Misuse of Modifier 59
Modifier 59 is the most commonly abused modifier among developers. Modifier 59 is a ‘Distinct Procedural Service.’ It is typically used to imply that two or more operations were done on distinct body parts during the same visit. This modification should also be used only when no other, more relevant modifier exists to explain the connection between two procedure codes. Unfortunately, it is more frequently used to prohibit one service from combining or merging with another on the same claim. It should never be used to prevent services from being packaged or to circumvent the insurance carrier’s edit process. Modifier 59 should be replaced with another modifier that more correctly defines the charged services.
Misuse of Modifier 51
Multiple surgeries/procedures are categorized as Modifier 51. Many procedures were conducted within the same surgical period on the same day. This modifier can be abused in a variety of ways. First, it can be misused when a method is better accurately represented using an add-on code. It should also not be used with an evaluation and management (E/M) service. Finally, you may employ it improperly for the wrong operation, especially if you charge Medicare claims. Modifier 51 should not be used when two or more physicians execute distinctly separate, unrelated procedures on the same patient on the same day.
Modifiers 26 and TC
The professional component (physician’s interpretation or report) of a diagnostic, laboratory, or pathology service is denoted by modifier 26, whereas modifier TC represents the technical component. It’s critical to understand when to bill worldwide and when to break down a code into professional and technical elements. Payments for a process’s technical and professional components may be made separately if, for example, a facility offers the technical component of a service/procedure. At the same time, an independent physician performs the professional component.

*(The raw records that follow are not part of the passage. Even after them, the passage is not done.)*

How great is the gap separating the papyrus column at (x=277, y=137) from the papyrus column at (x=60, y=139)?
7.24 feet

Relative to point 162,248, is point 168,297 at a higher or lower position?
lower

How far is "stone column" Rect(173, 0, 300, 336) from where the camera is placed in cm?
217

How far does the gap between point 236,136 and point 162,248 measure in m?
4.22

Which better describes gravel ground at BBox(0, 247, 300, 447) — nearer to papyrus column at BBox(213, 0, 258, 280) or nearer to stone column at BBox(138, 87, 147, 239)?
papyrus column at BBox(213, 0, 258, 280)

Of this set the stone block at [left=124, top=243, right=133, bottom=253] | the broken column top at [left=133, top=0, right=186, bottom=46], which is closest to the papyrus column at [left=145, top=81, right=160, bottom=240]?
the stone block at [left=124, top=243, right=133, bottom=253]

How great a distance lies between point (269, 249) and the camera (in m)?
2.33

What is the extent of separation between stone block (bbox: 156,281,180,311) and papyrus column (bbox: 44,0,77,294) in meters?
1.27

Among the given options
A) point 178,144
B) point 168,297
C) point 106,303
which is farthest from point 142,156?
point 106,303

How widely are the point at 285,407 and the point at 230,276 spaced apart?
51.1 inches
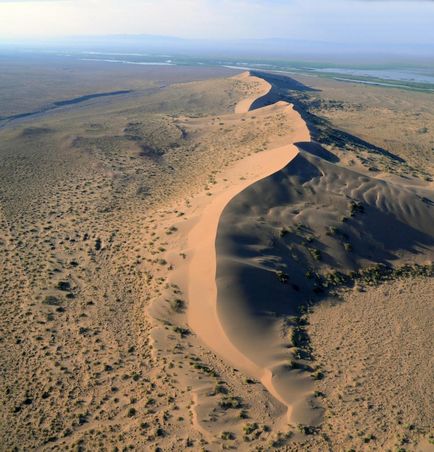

The physician charges the procedure code with modifier 26 added, but the institution bills the exact particular process with modifier TC. On the other hand, if a physician offers both the professional (supervision, interpretation, report) and technical components of a service (equipment, supplies, and technical assistance), that doctor would submit the global service, the process code without the TC or 26 modifications. Understanding how to correctly utilize modifiers 26 and TC is essential for filing clean claims and avoiding rejections for repeated billing.